Education Secretary calls UCR a model for delivering mental health support

Four UCR students join Miguel Cardona in online roundtable discussion

May 20, 2022
Author: Imran Ghori
May 20, 2022

U.S. Secretary of Education Miguel Cardona held a roundtable discussion on mental health support with four UC Riverside students Thursday, May 19, lauding the campus as an example of how to support student needs.

During the hour-long Zoom chat, Cardona asked the students about UCR programs supporting student mental health well-being during the pandemic and what the federal government can do to build on the campus’ success. 

The meeting was held the same day the Department of Education published new guidance on helping colleges and universities support students, faculty, and staff members as they navigate mental health challenges exacerbated by the pandemic. It includes examples of how to use Higher Education Emergency Relief Funds, or HEERF, to invest in programs, provide care, and connect with providers.

UCR used federal pandemic relief funds to provide immediate crisis support and teletherapy to students and expanded wellness resources for staff. The university can be a model for other colleges and universities, Cardona said during the meeting.

“If we can do what you’re doing at UC Riverside, I know our students, our campuses, will be on the path, not only to academic recovery, but to mental health recovery, and be stronger than ever,” he said.

U.S. Secretary of Education Miguel Cardona, bottom row, took part in a roundtable discussion on mental health needs with four UCR students. From top left, Valeria Dominguez, Chancellor Kim A. Wilcox, and Department of Education special assistant C.J. Powell; middle row from left, Yuritza Escalante, Mario Mendoza, and Hana Baig.

Chancellor Kim A. Wilcox, who joined the meeting, said UCR’s commitment goes beyond providing a quality education to include student well-being.

“At UCR, we’re committed to a holistic experience for our students,” he said.

The focus of much of the meeting was on the four students, who are all active in advocating for mental health support. Three of the students are peer educators with The Well, UCR’s student well-being and health promotion department that provides health education, training, resources, and programming for students.

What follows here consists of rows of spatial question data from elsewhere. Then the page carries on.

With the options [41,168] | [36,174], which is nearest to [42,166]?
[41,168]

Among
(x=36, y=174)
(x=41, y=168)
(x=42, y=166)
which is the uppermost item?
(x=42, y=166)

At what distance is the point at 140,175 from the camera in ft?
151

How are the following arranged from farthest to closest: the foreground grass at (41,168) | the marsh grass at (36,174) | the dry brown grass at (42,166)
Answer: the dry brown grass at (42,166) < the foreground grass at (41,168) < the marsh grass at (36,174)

Thursday’s roundtable was held the same day The Well hosted a Public Health Fair on the Hinderaker lawn. The fair included COVID-19 information and services, games, food, and other activities.

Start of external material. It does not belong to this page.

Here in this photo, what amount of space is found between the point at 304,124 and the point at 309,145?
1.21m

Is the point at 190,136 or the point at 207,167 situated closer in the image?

Yuritza Escalante, 21, a fourth-year psychology major, is The Well’s student director of outreach and internal relations for the Active Minds program and part of the national Active Minds students advisory committee.

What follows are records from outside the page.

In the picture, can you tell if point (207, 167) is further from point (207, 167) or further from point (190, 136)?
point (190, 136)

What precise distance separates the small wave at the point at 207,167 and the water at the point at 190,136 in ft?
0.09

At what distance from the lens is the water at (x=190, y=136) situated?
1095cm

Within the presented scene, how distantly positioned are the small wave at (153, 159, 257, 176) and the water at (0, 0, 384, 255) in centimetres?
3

Yuritza Escalante was among the students who took part in a discussion with U.S. Secretary of Education Miguel Cardona on May 19. (Sandra B. Martinez/UCR)

Escalante said Active Minds peer educators host ongoing groups discussions that have been helpful for students to talk to each other about difficulties they faced during the pandemic and reintegrating to in-person campus life.

“It is important to have these discussions, to have other students that students can go to, to know that these are issues you can speak to somebody else in a nonjudgmental manner,” she said.

Mario Mendoza, 24, a first-year master’s student in public policy, is The Well’s graduate peer health educator and a member of the Riverside County Suicide Prevention Coalition. Mendoza said The Well has created programs and workshops to meet the needs of graduate students identified through surveys. 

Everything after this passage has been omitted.